==== Records provided ====

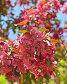 Цветущая декоративная яблоня сорта Роялти (Royalty), фото № 26391441, снято 24 мая 2017 г. (c) Валерия Попова / Фотобанк Лори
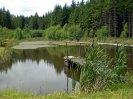 rybníček v údolí Struhového potoka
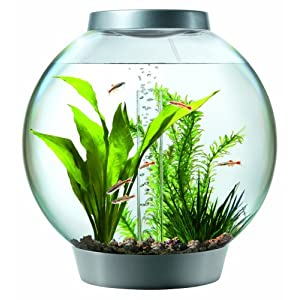 Check Glass Aquarium
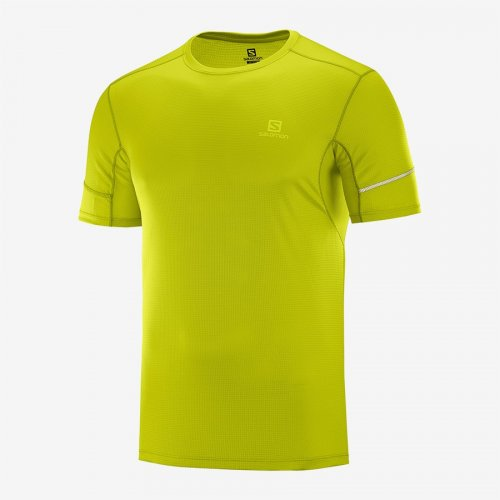 Salomon Agile MC Tee - Homme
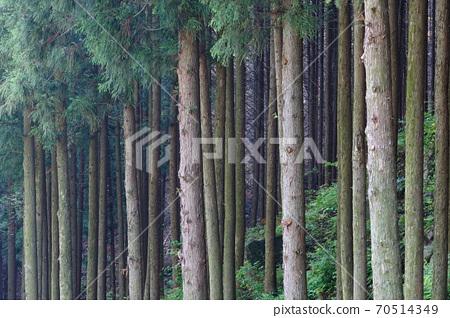 축령산 삼나무.편백나무 숲 70514349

====

Repeat each entry precisely as it appears. Leave the pictures out.

Finished exercise
 Цветущая декоративная яблоня сорта Роялти (Royalty), фото № 26391441, снято 24 мая 2017 г. (c) Валерия Попова / Фотобанк Лори
 rybníček v údolí Struhového potoka
 Check Glass Aquarium
 Salomon Agile MC Tee - Homme
 축령산 삼나무.편백나무 숲 70514349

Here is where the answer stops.